Dataset rows
----

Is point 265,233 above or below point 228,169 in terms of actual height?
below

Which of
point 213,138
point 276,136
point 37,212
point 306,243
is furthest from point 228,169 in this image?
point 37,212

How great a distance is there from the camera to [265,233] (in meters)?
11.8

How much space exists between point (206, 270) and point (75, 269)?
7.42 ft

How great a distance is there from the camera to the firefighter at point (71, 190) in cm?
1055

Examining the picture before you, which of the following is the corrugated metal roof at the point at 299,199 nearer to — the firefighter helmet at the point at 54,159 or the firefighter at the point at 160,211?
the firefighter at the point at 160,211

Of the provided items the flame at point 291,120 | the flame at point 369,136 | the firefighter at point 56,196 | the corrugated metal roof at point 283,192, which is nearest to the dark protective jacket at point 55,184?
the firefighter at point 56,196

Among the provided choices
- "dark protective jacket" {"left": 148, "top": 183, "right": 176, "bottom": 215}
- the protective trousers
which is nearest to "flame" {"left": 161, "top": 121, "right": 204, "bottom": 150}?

----

→ WHAT YOU NEED TO DO: Put each line of the records into a numbered list, starting with the line that contains "Among the provided choices" and going on through the end of the records. Leave out any blank lines.

→ COMPLETED TASK:
1. Among the provided choices
2. - "dark protective jacket" {"left": 148, "top": 183, "right": 176, "bottom": 215}
3. - the protective trousers
4. which is nearest to "flame" {"left": 161, "top": 121, "right": 204, "bottom": 150}?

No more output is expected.